━━━━━ Records provided ━━━━━

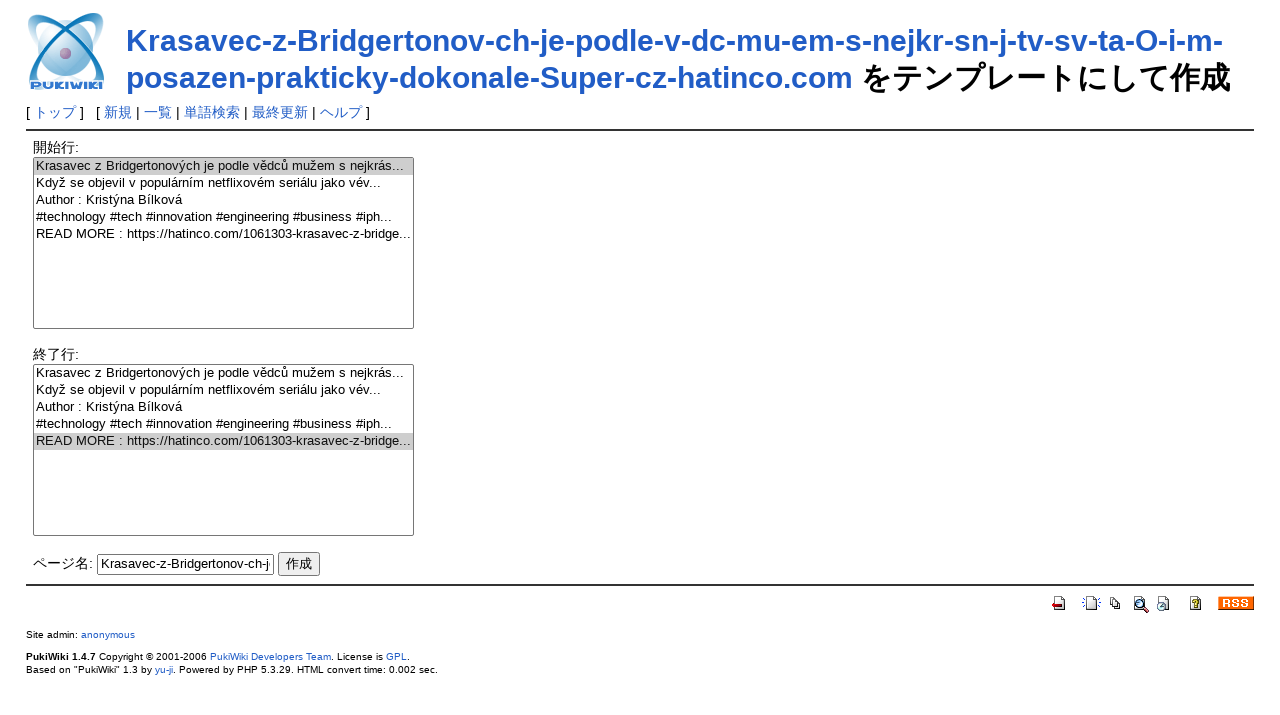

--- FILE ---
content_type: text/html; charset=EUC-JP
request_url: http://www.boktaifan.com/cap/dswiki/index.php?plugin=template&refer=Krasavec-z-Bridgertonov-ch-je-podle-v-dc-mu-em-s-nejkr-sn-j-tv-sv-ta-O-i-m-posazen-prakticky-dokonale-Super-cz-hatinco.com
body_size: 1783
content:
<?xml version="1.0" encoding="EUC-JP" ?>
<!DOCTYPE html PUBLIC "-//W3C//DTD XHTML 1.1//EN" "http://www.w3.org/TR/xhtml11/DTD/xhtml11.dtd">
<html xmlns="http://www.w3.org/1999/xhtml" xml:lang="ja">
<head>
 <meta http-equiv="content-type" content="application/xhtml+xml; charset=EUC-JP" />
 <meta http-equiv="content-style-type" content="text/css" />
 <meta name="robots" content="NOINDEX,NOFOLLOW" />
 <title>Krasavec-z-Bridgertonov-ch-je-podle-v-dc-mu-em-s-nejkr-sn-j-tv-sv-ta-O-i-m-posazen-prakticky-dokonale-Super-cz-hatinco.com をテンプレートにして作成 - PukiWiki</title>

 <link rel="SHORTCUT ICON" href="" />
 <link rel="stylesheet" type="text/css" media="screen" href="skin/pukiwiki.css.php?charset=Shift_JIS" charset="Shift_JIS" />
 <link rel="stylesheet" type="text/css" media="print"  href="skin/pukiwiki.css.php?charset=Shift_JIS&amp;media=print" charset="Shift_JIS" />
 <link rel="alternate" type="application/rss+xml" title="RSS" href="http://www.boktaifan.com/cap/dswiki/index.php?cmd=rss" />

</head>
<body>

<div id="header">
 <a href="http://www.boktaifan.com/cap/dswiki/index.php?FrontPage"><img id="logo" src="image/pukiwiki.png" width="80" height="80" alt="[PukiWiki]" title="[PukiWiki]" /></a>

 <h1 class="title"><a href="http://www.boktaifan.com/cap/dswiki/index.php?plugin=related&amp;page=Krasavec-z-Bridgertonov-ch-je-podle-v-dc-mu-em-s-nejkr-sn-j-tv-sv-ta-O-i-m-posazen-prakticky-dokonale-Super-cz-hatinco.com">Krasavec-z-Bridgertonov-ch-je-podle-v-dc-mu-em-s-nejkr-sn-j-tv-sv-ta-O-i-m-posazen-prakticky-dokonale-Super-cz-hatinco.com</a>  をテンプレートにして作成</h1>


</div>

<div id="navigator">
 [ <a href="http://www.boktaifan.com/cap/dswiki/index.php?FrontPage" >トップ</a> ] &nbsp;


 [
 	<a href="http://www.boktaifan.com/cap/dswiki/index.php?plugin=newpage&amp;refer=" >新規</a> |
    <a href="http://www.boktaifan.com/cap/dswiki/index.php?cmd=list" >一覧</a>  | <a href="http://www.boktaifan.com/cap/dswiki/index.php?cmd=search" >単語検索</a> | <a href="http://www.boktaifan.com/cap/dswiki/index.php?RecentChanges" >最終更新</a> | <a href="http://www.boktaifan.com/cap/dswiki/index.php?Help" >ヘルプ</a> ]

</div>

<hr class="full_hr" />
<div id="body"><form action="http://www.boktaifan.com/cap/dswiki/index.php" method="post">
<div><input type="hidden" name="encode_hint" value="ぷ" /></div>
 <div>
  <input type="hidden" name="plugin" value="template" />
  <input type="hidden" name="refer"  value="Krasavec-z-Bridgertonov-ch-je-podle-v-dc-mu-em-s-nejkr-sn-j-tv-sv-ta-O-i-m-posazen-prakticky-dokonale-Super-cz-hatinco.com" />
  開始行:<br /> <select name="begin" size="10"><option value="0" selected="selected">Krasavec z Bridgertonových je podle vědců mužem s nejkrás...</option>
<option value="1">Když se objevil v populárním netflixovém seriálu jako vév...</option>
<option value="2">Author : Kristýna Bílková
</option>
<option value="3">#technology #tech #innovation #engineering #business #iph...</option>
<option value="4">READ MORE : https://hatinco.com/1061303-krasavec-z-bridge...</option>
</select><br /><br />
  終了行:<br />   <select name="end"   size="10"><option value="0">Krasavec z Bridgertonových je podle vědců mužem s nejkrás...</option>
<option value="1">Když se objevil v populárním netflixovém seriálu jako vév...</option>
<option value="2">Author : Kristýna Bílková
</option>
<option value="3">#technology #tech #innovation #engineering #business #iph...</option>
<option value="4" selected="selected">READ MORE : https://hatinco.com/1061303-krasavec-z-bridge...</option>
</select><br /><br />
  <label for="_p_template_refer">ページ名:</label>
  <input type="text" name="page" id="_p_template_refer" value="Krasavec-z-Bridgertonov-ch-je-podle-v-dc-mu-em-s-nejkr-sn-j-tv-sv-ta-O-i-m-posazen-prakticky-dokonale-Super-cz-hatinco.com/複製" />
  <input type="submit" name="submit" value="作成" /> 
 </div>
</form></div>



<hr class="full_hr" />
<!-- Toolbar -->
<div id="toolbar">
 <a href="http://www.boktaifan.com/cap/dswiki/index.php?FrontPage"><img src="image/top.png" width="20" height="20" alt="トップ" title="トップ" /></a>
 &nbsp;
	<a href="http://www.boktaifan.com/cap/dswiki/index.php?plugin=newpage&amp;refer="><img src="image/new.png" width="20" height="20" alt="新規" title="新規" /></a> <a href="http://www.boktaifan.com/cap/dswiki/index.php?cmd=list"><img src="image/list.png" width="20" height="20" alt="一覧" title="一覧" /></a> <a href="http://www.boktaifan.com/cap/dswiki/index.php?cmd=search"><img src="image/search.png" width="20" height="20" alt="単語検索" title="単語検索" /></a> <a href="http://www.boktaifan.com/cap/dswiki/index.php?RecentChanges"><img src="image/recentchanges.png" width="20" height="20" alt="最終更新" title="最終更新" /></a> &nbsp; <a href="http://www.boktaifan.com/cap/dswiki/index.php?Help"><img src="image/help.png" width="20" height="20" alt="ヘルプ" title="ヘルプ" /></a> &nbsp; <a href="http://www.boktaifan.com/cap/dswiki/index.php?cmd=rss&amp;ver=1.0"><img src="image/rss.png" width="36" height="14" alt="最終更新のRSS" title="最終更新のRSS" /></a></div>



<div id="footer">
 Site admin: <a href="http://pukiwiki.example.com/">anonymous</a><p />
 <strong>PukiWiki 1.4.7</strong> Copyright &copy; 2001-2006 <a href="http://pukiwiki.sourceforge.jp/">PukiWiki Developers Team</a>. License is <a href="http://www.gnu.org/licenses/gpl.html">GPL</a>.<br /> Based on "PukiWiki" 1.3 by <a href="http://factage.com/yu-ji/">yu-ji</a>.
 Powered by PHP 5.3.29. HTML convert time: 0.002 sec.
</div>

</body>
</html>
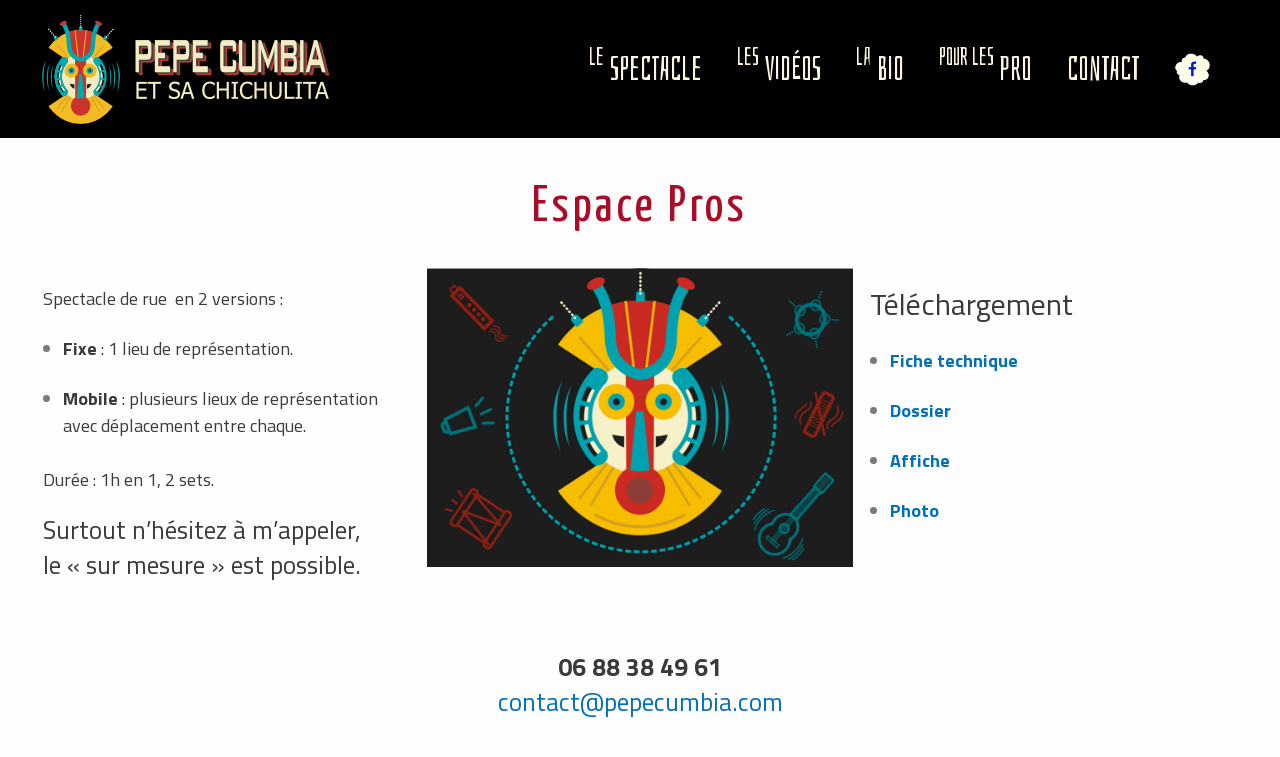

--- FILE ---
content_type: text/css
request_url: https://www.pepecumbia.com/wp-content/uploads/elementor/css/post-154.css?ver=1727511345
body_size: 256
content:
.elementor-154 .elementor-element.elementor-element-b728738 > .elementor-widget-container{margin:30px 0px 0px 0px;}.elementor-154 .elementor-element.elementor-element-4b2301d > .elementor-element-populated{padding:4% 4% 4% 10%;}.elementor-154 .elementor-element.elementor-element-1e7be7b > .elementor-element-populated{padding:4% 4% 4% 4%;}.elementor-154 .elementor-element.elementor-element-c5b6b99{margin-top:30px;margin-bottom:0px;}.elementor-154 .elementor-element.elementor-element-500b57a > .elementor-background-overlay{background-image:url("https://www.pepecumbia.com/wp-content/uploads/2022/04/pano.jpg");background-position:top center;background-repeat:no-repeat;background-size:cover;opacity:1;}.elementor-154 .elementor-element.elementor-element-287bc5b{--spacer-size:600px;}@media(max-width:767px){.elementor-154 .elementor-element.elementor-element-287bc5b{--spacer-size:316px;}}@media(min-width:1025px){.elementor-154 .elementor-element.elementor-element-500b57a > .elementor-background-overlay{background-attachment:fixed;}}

━━━━━

▶ Your task
Find the lines above that hold "nejkrás", then copy each of them.

▶ Expected answer
  開始行:<br /> <select name="begin" size="10"><option value="0" selected="selected">Krasavec z Bridgertonových je podle vědců mužem s nejkrás...</option>
  終了行:<br />   <select name="end"   size="10"><option value="0">Krasavec z Bridgertonových je podle vědců mužem s nejkrás...</option>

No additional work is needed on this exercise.